De 2006 à 2008, une démarche conjointe entre le ROCAJQ, le Centre jeunesse de Montréal-Institut universitaire et un groupe de chercheurs de l’UQAM s’est actualisée avec des jeunes, des intervenants du Centre jeunesse et des intervenants communautaires et le Collectif DéSisyphe. Les résultats de cette démarche ont été présentés lors d’un Forum en 2007. Ce moment bilan de la démarche a donné lieu à l’émergence de nouvelles bases de collaboration entre des organismes communautaires jeunesse et les Centres jeunesse.

Pour avancer de manière plus pragmatique et orienté vers les besoins des jeunes, l’organisme Dans la Rue, membre du ROCAJQ, a fait plusieurs constats qui ont amené le directeur de l’intervention à élaborer une suite à ce projet. La recherche-action intitulée Rejoindre les mineurs en fugue : une responsabilité commune en protection de l’enfance auquel d’autres partenaires se sont joints a donné lieu à des actions concrètes et concertées pour le mieux-être des jeunes.Les membres du ROCAJQ, En marge 12-17 de Montréal, Refuge la Piaule de Drummondville et Squat Basse Ville de Québec ont contribué à la réalisation de ce projet.

Durant l’année 2007, l’exercice de mise en commun des forces et des préoccupations des organismes communautaires autonomes jeunesse est devenu l’occasion pour les jeunes de s’exprimer. Ils ont affirmé : « Nous vous avons choisi parce que vous êtes comme vous êtes, si vous changez, si vous devenez comme l’école, comme la DPJ, comme les CLSC, comme les autres, nous allons y perdre ce que nous trouvons auprès de vous. » Le ROCAJQ poursuit donc ses efforts pour que les jeunes et les familles aient le meilleur de ce que nous sommes en mesure d’offrir lorsque nous travaillons pour le mieux être collectif.

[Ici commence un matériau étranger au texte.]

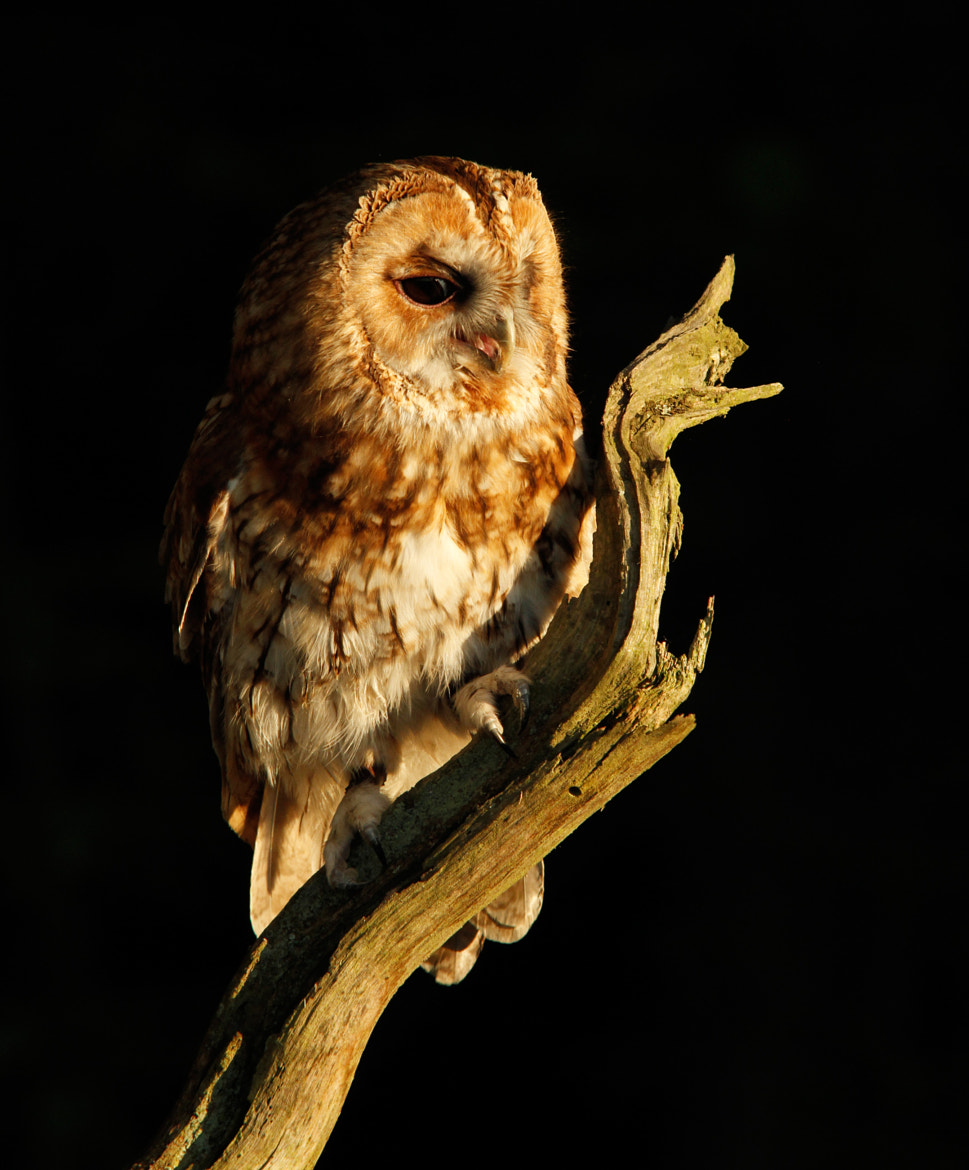 Photograph Evening Tawny Owl by Ian Rentoul on 500px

Déjà entamé en 2007-2008, le travail de reconnaissance des pratiques terrain du ROCAJQ et de ses membres s’est poursuivi tout au long de l’année 2008-2009. Les représentations politiques, tant auprès des différents ministères qu’auprès du Secrétariat à la jeunesse, se sont poursuivies à un rythme soutenu considérant qu’il n’y avait pas de:

  • Reconnaissance à long terme des organismes communautaires autonomes jeunesse et de leurs pratiques au Québec ;
  • Adéquation entre les moyens, les ressources et les réalités jeunesse auxquelles les communautés locales font face en milieux urbain et rural.

… à aujourd’hui

En septembre 2008, le Conseil d’administration du ROCAJQ prenait la décision d’entamer une planification stratégique. Le ROCAJQ a constaté que les objectifs, les dossiers et les mandats du Regroupement devaient être revus en fonction des différents besoins de ses membres. Le ROCAJQ a donc pris un temps d’arrêt pour faire le point.

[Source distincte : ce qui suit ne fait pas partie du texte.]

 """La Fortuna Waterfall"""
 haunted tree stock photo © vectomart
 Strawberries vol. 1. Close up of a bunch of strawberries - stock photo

2009 fut une année charnière pour le ROCAJQ. Les efforts d’un conseil d’administration engagé se sont principalement concentrés sur le positionnement stratégique et les grandes orientations pour les organismes communautaires autonomes jeunesse et les jeunes du Québec. La contribution exceptionnelle des gens et des organismes qui ont participé à cet  exercice a guidé le ROCAJQ vers une nouvelle vision de ses actions.

Dès 2010, de nouvelles façons de faire se sont implantées et les réalisations ont pris assises sur des orientations et une vision menant à la reconstruction d’une vie associative forte et dynamique. Cette première étape du renouveau au ROCAJQ est venue confirmer que l’action communautaire autonome et l’approche globale communautaire sont les fondements des organismes communautaires autonomes jeunesse membres du ROCAJQ.

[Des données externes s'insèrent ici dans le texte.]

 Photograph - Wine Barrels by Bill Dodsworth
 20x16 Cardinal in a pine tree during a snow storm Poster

2011 fut la première année d’un mouvement des membres du ROCAJQ se reconnaissant comme des leviers sociaux de leurs communautés locales et parfois même régionales. Comme regroupement national, Le ROCAJQ a introduit un événement reconnaissant l’importance de la participation de nos membres et des jeunes à l’essor des communautés. Cet événement est devenu l’occasion de célébrer les réussites communautaires sur les plans sociaux, politiques, économiques, environnementaux et culturels des organismes et de leurs équipes.